Real property consists of something more than mere surface rights; its meaning and the rights appertaining thereto are found in the ancient maxim: "Cujus est solum, ejus est usequead coelum et ad inferos. The surface of the land is a guide but not the full measure, for, within reasonable limitations, land includes not only the surface but also the space above and the part beneath." Butler v. Frontier Telephone Co., 186 N.Y. 486
(79 N.E. 716, 11 L.R.A. [N. S.] 920, 116 Am. St. Rep. 563, 9 Ann. Cas. 858).

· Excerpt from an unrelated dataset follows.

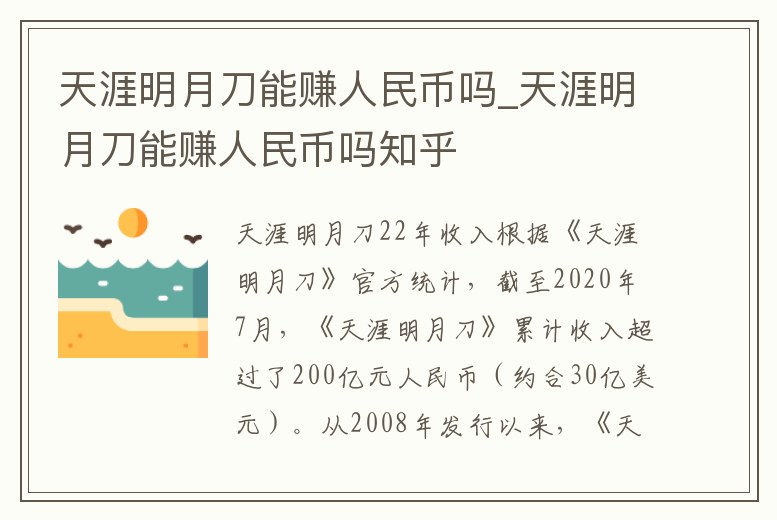 天涯明月刀能赚人民币吗_天涯明月刀能赚人民币吗知乎

天涯明月刀22年收入根据《天涯明月刀》官方统计，截至2020年7月，《天涯明月刀》累计收入超过了200亿元人民币（约合30亿美元）。从2008年发行以来，《天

It is clearly established in this State that the abutting proprietor holds title in fee to the center of the public highway, subject to the easement for highway purposes. Mr. Justice CLARK, in United States Gypsum Co. v. Christenson,supra. If the strip of the old road is ever abandoned, full possession will revert to plaintiff. Until abandoned, plaintiff's rights, except for public use and for highway purposes, remain intact and cannot be appropriated by defendant for private use or convenience. *Page 374 
There is no merit in the contention of defendant that the amount of damage for the injury inflicted is too small to confer equity jurisdiction. Unpermitted invasion of premises constitutes a trespass quare clausum fregit.

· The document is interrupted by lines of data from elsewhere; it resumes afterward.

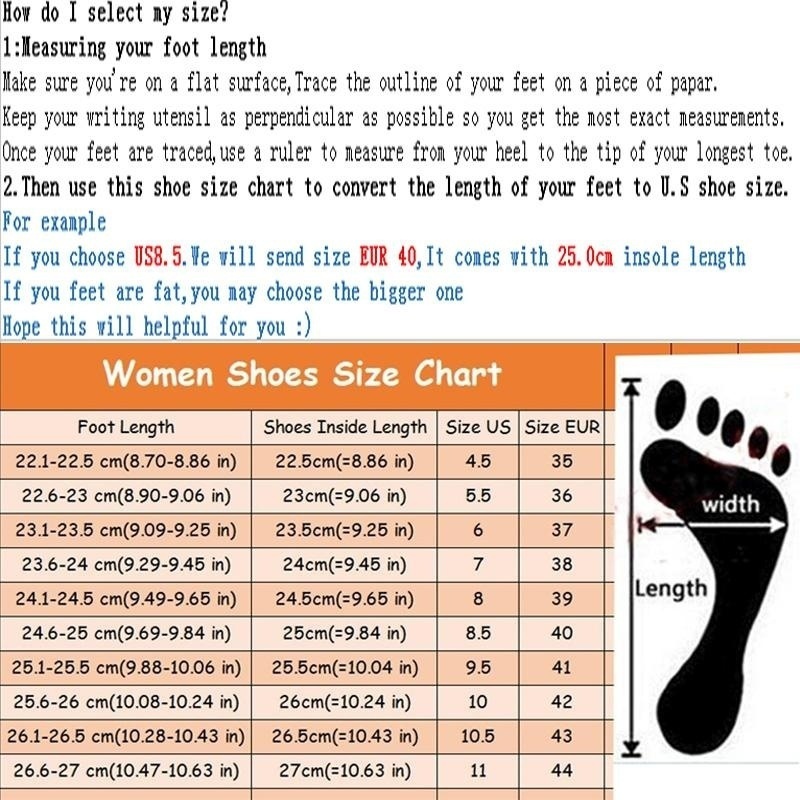 How do I select my size?
1:Measuring your foot length
Make sure you're on a flat surface,Trace the outline of your feet on a piece of papar.
Keep your writing utensil as perpendicular as possible so you get the most exact measurements.
Once your feet are traced,use a ruler to measure from your heel to the tip of your longest toe.
2.Then use this shoe size chart to convert the length of your feet to U.S shoe size.
For example
If you choose US8.5.We will send size EUR 40,It comes with 25.0cm insole length
If you feet are fat,you may choose the bigger one
Hope this will helpful for you :)

Women Shoes Size Chart

| Foot Length | Shoes Inside Length | Size US | Size EUR |
|---|---|---|---|
| 22.1-22.5 cm(8.70-8.86 in) | 22.5cm(=8.86 in) | 4.5 | 35 |
| 22.6-23 cm(8.90-9.06 in) | 23cm(=9.06 in) | 5.5 | 36 |
| 23.1-23.5 cm(9.09-9.25 in) | 23.5cm(=9.25 in) | 6 | 37 |
| 23.6-24 cm(9.29-9.45 in) | 24cm(=9.45 in) | 7 | 38 |
| 24.1-24.5 cm(9.49-9.65 in) | 24.5cm(=9.65 in) | 8 | 39 |
| 24.6-25 cm(9.69-9.84 in) | 25cm(=9.84 in) | 8.5 | 40 |
| 25.1-25.5 cm(9.88-10.06 in) | 25.5cm(=10.04 in) | 9.5 | 41 |
| 25.6-26 cm(10.08-10.24 in) | 26cm(=10.24 in) | 10 | 42 |
| 26.1-26.5 cm(10.28-10.43 in) | 26.5cm(=10.43 in) | 10.5 | 43 |
| 26.6-27 cm(10.47-10.63 in) | 27cm(=10.63 in) | 11 | 44 |

width
Length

"In trespass quare clausum fregit, it is immaterial whether the quantum of harm suffered be great, little, or inappreciable." Whittaker v. Stangvick, 100 Minn. 386
(111 N.W. 295, 10 L.R.A. [N. S.] 921, 117 Am. St. Rep. 703, 10 Ann. Cas. 528).

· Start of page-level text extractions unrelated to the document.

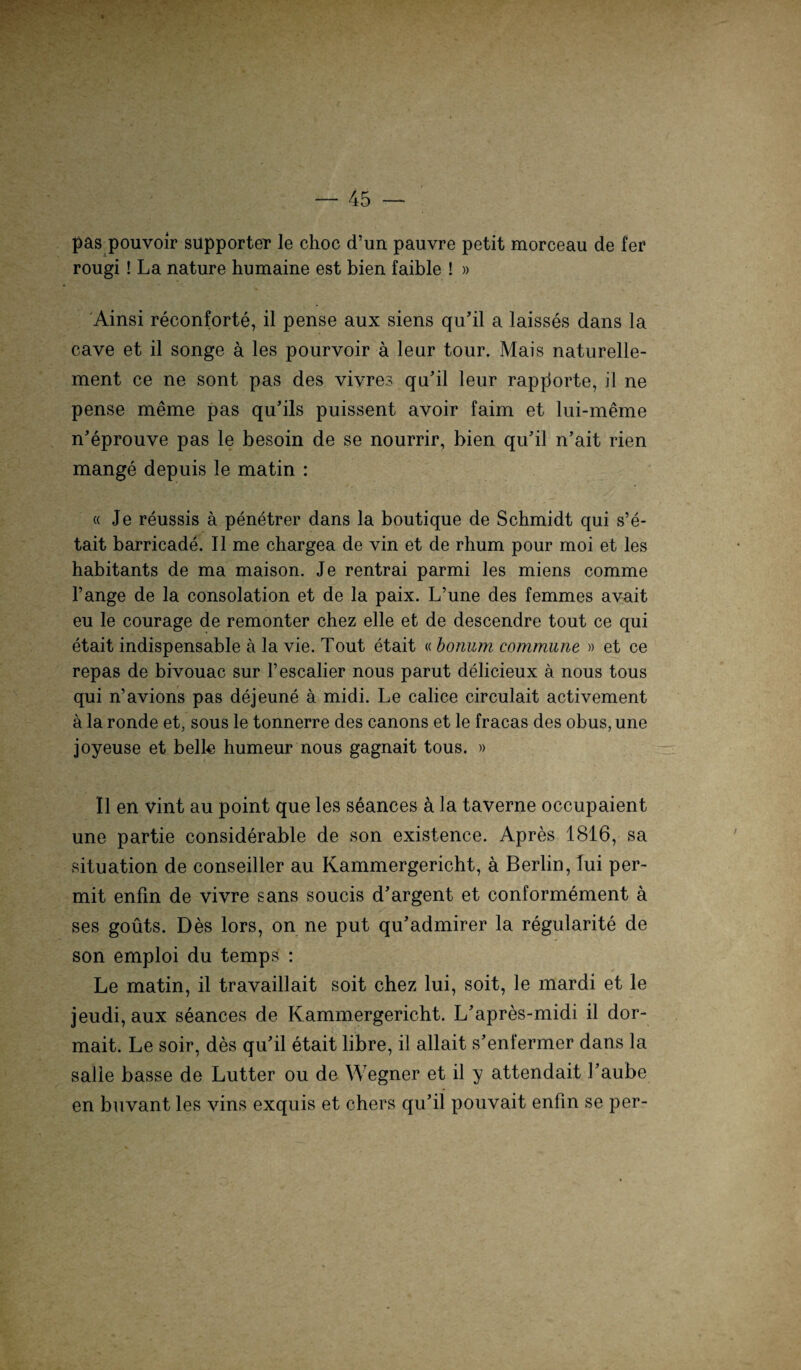 — 45 —

pas pouvoir supporter le choc d'un pauvre petit morceau de fer rougi ! La nature humaine est bien faible ! »

Ainsi réconforté, il pense aux siens qu'il a laissés dans la cave et il songe à les pourvoir à leur tour. Mais naturellement ce ne sont pas des vivres qu'il leur rapporte, il ne pense même pas qu'ils puissent avoir faim et lui-même n'éprouve pas le besoin de se nourrir, bien qu'il n'ait rien mangé depuis le matin :

« Je réussis à pénétrer dans la boutique de Schmidt qui s'était barricadé. Il me chargea de vin et de rhum pour moi et les habitants de ma maison. Je rentrai parmi les miens comme l'ange de la consolation et de la paix. L'une des femmes avait eu le courage de remonter chez elle et de descendre tout ce qui était indispensable à la vie. Tout était « bonum commune » et ce repas de bivouac sur l'escalier nous parut délicieux à nous tous qui n'avions pas déjeuné à midi. Le calice circulait activement à la ronde et, sous le tonnerre des canons et le fracas des obus, une joyeuse et belle humeur nous gagnait tous. »

Il en vint au point que les séances à la taverne occupaient une partie considérable de son existence. Après 1816, sa situation de conseiller au Kammergericht, à Berlin, lui permit enfin de vivre sans soucis d'argent et conformément à ses goûts. Dès lors, on ne put qu'admirer la régularité de son emploi du temps :

Le matin, il travaillait soit chez lui, soit, le mardi et le jeudi, aux séances de Kammergericht. L'après-midi il dormait. Le soir, dès qu'il était libre, il allait s'enfermer dans la salle basse de Lutter ou de Wegner et il y attendait l'aube en buvant les vins exquis et chers qu'il pouvait enfin se per-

It is the province of equity jurisdiction to prevent a trespass upon lands.
As stated in 29 C. J. p. 550:
"Subject only to the public easement, an abutting owner has all the usual rights and remedies of the owner of a freehold, including trespass, ejectment, waste, action for damages, injunction, or an action to remove an obstruction, or abate a nuisance."
The highway commissioner assumed the power to grant defendant the right to occupy space, for a private purpose, beneath the surface of plaintiff's land, and when defendant constructed the underpass there was a taking of plaintiff's land without compensation and without warrant of law. Under the law of this State, defendant could not acquire right to the underpass for its private purposes by condemnation. What it could not do by warrant of law, it is not permitted to do under assumption of power exercised by the State highway commissioner. The principle here involved is far-reaching. Cases may be found where an owner with land abutting both sides of the highway has been permitted to establish an underpass, but I have found no case authorizing such a way under circumstances such as in this case. The bill herein was filed during construction of the underpass, but defendant went on and completed the work. *Page 375 
The underpass violates plaintiff's rights of property, and maintenance thereof should be enjoined.
The decree dismissing the bill should be reversed, with costs, and relief granted plaintiff.
McDONALD, C.J., and NORTH and FEAD, JJ., concurred with WIEST, J.